Purpose: Identifying bleeding post-renal biopsy using Doppler ultrasound and evaluating the
value of local deep compression for hemostasis. Introduction Postprocedure renal hematoma
is a known complication after renal biopsies. Though most hematoma are self resolving
and reported with incidence of 0.3 to 13% in various studies. Large hematomas are
potentially devastating and can cause acute kidney injury post-hypotension and can
also compress the kidney leading to page kidney. The predisposing factors include
uncontrolled hypertension, use of NSAID, elevated creatine and pyelonephritis. All
the patients need screening for these potential predisposing factors and appropriate
corrective measures employed. Severe bleeding can furthermore deteriorate the already
compromised renal function, prolong the hospital stay, require endovascular embolization
of the bleeder requiring use of iodinated contrast having potential risk of furthering
Nephrotoxicity and financial repercussions. Nephrectomy is a devastating extreme measure.
Materials and Methods: Being a tertiary care hospital with dedicated nephrology services, dialysis and organ
transplant number of biopsies are done annually. An annual audit of the above methodology
to identify and prevent significant posttransplant hematoma was done. 30 patients
underwent ultrasound guided renal biopsy The indications included unexplained proteinuria,
rising creatinine, diabetic nephropathy. Check ultrasound was done prior to posting
for biopsy. Small kidneys with loss of corticomedullary differentiation were excluded.
Blood pressure and coagulation parameters were checked. Anticoagulation was stopped.
The patient was prepared in prone position for the biopsy. The lower pole of the left
kidney was chosen for the biopsy. The part was sterilized using betadine and antiseptic
sterillium solution.

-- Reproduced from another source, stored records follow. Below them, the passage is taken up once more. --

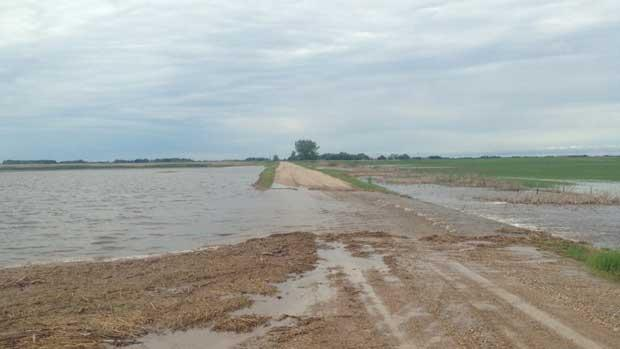 Heavy rainfall washed out this road in the Rural Municipality of Albert over the weekend. Seven roads in the area were closed as a result of the flash flooding.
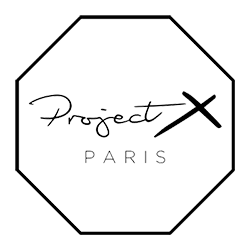 PROJECT PARIS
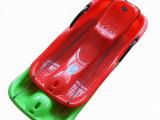 【凯阳Sunnyboys】超耐寒耐碎双人、 儿童亲子便携式滑草板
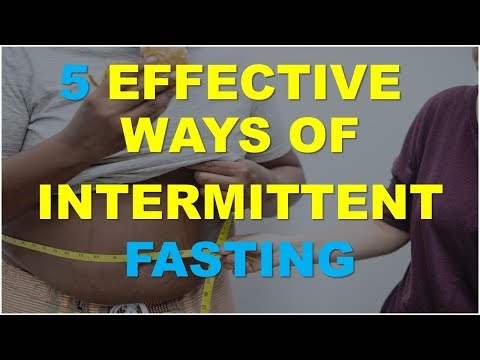the-art-of-eating-less-and-weight-loss-–-5-effective-ways-of-intermittent-fasting
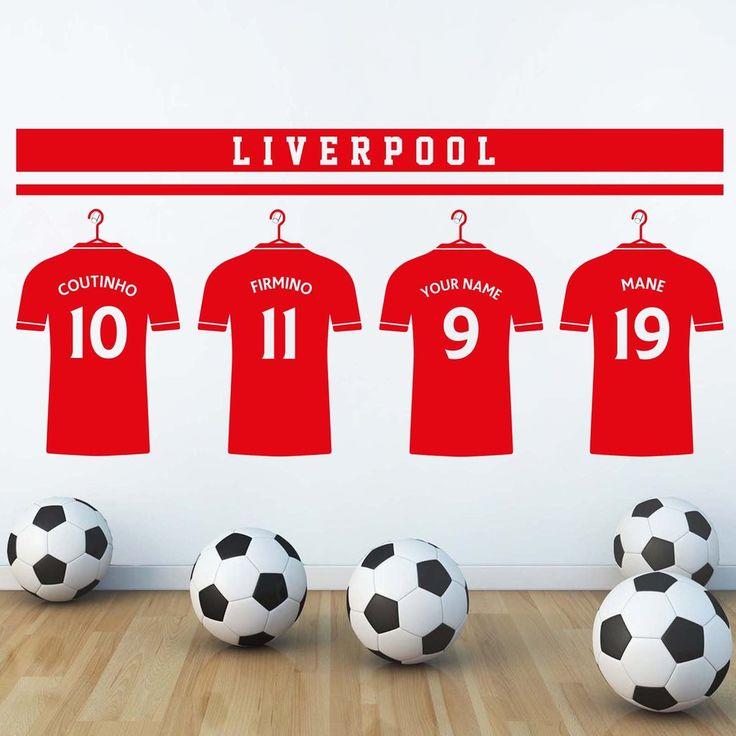 "Liverpool FC LFC Style ""Personalised Locker Room"" Wall Decal"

The ultrasound curvilinear probe having frequency of 3.5 to 5
MHz was covered with plastic camera cover. Local anesthetic was injected deep Subcutaneously
and also deep in the perinephric space. Good local control of pain was achieved. Postprocedure
pain score never exceeded 2 on the visual analog pain scale. None of the patients
needed paracetamol as pain medication postprocedure. Under ultrasound guidance an
automatic 18 gauge biopsy needle was used to take biopsy cores from the lower renal
pole. These samples were obtained for light microscopy, Electron microscopy and immunofluorescence.
Due to years of expertise most biopsies were achieved by using only three passes.

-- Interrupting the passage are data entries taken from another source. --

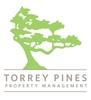 TORREY PINES PROPERTY MGMT., INC.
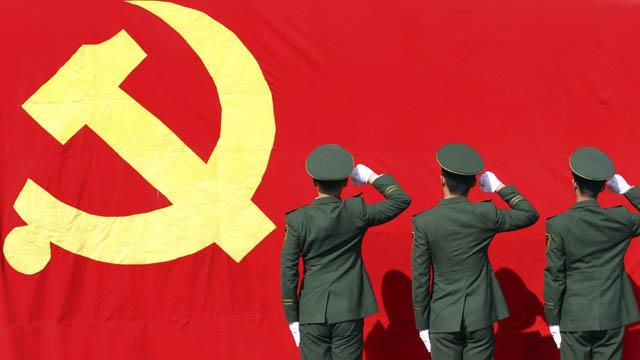 विस्वभरका कम्युनिस्टहरूलाई ठूलो झट्का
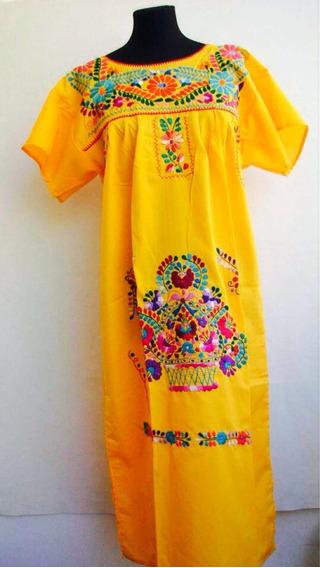 Vestidos Con Flores Mexicanos Largos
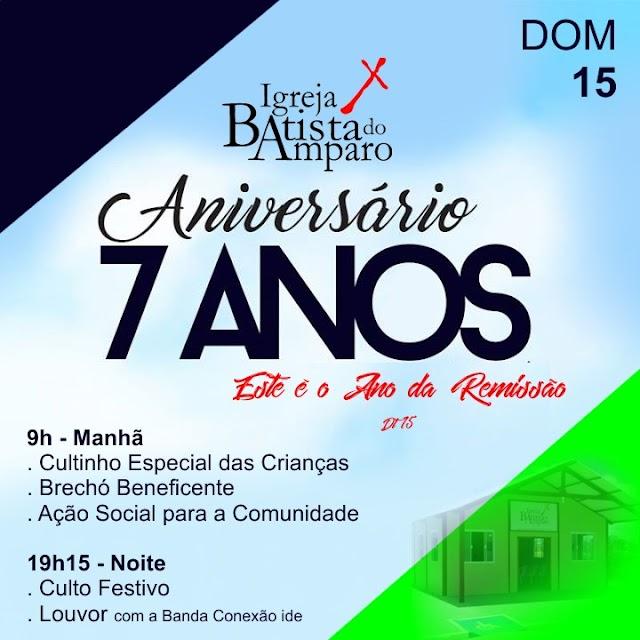 Pastor Jader Medeiros convida a população para o 7º Aniversário da Igreja Batista de Amparo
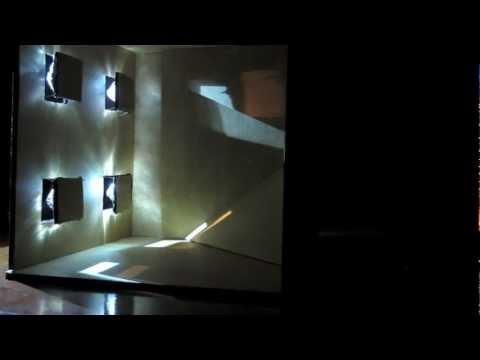 Cubo de luz gpv youtube for Cubo de luz para jardin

Post-biopsy power Doppler was used for evaluation of the bleeder. The bleeder was
identified on Doppler as a color jet (Fig. 1). On identification of the color jet
of bleeding. Local compression for 10 to 15 minutes was given. Post-compression Doppler
was done to check for absence of color jet which implied local thrombosis. The hematoma
was assessed and measured. Pre and post-biopsy hemoglobin was assessed. None of the
patients suffered significant hematoma requiring intervention or transfusion (Fig.

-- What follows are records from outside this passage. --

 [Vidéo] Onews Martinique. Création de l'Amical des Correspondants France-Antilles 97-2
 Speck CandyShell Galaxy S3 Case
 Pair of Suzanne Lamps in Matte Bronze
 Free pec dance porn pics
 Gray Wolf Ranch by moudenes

2). As the compression was given only till the bleeding stopped and was not prolonged
no vagal episodes or drop in blood pressure was experienced as noted in few studies
where prolonged compression was given.
Results: None of the patients suffered significant hematoma requiring intervention or transfusion
with this methodology /protocol.
Conclusion: Doppler for assessment of post-biopsy renal bleeding and compression can aid in reducing
the incidence of significant hematoma.